* **PROBLEM REQUIREMENTS**:
Write out the data exactly from its first line onward, ending with the line in which "common name: lace monitor" appears.

* **DATA SUPPLIED**:
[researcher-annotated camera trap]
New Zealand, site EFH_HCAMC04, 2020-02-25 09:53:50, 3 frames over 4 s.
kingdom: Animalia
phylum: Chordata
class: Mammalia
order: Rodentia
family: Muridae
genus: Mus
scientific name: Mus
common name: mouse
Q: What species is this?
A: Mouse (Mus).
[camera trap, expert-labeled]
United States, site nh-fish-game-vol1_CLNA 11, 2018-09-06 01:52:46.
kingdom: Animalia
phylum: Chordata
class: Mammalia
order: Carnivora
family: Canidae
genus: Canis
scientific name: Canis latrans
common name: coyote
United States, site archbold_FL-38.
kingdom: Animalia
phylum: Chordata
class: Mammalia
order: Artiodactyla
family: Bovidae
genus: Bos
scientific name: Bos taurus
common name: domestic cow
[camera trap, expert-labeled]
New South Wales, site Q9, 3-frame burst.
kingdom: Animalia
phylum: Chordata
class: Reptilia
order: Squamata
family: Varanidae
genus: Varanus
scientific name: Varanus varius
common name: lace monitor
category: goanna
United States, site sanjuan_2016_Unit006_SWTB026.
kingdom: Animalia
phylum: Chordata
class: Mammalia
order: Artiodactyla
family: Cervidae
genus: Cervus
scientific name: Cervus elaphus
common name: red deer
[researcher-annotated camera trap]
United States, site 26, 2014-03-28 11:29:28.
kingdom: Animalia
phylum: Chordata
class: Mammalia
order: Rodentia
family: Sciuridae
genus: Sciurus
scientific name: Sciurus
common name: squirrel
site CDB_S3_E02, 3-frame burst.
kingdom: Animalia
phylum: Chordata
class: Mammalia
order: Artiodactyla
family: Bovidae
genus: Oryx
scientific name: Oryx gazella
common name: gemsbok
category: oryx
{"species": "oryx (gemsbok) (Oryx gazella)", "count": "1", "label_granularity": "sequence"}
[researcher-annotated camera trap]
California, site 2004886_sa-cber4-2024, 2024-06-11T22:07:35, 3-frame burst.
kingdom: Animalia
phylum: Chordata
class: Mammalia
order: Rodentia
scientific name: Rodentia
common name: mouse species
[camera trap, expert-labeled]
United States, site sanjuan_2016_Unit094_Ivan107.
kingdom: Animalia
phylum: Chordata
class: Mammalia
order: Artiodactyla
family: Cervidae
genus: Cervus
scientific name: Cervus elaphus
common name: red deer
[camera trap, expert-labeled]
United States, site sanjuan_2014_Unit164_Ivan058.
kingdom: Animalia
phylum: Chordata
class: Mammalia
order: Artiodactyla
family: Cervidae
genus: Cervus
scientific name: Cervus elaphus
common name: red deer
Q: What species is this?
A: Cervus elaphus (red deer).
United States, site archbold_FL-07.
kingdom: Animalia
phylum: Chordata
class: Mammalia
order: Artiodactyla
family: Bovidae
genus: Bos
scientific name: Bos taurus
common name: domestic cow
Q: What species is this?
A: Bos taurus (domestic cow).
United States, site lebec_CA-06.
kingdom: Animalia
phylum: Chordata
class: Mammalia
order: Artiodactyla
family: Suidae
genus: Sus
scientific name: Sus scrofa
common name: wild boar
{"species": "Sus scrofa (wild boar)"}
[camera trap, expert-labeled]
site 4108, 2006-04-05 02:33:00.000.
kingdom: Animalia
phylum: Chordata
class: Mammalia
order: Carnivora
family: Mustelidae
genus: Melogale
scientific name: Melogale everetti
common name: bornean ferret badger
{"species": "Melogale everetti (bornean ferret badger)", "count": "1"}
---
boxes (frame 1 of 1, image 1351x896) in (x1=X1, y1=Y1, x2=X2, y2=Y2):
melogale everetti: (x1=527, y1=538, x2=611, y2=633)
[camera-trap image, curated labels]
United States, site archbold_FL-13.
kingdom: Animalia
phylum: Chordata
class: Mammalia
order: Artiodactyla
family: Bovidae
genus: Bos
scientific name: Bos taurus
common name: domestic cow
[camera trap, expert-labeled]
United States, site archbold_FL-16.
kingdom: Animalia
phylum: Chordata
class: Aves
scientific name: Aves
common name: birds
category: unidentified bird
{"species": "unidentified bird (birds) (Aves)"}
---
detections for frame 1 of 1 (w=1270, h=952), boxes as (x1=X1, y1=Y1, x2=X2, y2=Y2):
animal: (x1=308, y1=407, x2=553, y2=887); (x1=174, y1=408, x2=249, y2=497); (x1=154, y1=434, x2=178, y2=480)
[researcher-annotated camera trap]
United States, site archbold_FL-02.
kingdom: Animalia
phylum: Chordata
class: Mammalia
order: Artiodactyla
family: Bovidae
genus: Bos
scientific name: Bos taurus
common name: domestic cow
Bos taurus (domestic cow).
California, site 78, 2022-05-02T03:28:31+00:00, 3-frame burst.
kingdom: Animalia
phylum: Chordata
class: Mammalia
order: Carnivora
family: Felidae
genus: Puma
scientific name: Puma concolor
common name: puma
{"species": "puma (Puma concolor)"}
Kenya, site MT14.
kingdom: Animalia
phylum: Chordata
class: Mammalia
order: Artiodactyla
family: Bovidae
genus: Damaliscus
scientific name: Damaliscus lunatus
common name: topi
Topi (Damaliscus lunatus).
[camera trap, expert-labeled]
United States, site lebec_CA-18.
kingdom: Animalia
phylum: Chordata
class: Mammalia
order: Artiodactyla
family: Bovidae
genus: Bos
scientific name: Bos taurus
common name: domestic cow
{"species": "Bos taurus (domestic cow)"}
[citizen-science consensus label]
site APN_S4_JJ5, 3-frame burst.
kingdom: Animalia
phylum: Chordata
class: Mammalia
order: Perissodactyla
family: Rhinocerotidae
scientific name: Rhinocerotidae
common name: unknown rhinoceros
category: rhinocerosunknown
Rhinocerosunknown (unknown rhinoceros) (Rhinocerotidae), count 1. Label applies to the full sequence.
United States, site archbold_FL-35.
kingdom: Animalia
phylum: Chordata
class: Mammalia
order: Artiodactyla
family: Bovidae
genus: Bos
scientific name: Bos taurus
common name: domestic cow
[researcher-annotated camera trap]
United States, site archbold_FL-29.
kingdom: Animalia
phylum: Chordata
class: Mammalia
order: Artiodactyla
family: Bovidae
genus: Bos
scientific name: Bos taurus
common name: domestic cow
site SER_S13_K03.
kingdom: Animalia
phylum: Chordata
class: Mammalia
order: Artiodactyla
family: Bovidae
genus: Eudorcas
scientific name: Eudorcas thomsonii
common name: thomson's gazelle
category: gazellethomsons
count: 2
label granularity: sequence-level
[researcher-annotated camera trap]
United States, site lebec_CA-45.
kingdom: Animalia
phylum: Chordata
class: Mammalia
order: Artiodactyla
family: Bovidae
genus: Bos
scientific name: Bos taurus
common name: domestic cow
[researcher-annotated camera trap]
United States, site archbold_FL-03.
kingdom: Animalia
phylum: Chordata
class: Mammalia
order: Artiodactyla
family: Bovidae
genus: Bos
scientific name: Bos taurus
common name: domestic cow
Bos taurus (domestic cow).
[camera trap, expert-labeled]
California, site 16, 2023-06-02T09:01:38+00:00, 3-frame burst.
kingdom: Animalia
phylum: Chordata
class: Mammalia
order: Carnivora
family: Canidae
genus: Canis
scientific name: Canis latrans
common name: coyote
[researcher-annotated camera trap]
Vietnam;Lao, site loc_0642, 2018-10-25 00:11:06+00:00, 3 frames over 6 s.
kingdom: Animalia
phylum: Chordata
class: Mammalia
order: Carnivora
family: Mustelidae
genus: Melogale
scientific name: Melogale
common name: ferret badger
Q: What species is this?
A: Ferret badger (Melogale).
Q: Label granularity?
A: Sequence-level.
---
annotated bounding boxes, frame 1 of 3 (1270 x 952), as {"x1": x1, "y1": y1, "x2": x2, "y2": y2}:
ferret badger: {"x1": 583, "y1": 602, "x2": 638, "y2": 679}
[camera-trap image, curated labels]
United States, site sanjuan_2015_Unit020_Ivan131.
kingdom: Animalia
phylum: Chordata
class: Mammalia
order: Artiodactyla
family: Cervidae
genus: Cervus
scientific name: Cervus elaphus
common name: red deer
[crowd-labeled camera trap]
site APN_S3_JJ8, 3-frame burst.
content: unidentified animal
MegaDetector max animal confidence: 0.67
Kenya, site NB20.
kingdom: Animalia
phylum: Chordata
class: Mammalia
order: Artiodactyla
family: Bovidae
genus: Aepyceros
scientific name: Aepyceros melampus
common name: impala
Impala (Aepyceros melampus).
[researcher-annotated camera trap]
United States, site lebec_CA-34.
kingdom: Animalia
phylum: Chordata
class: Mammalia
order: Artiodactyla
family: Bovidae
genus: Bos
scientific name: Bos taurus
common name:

* **REPLY**:
[researcher-annotated camera trap]
New Zealand, site EFH_HCAMC04, 2020-02-25 09:53:50, 3 frames over 4 s.
kingdom: Animalia
phylum: Chordata
class: Mammalia
order: Rodentia
family: Muridae
genus: Mus
scientific name: Mus
common name: mouse
Q: What species is this?
A: Mouse (Mus).
[camera trap, expert-labeled]
United States, site nh-fish-game-vol1_CLNA 11, 2018-09-06 01:52:46.
kingdom: Animalia
phylum: Chordata
class: Mammalia
order: Carnivora
family: Canidae
genus: Canis
scientific name: Canis latrans
common name: coyote
United States, site archbold_FL-38.
kingdom: Animalia
phylum: Chordata
class: Mammalia
order: Artiodactyla
family: Bovidae
genus: Bos
scientific name: Bos taurus
common name: domestic cow
[camera trap, expert-labeled]
New South Wales, site Q9, 3-frame burst.
kingdom: Animalia
phylum: Chordata
class: Reptilia
order: Squamata
family: Varanidae
genus: Varanus
scientific name: Varanus varius
common name: lace monitor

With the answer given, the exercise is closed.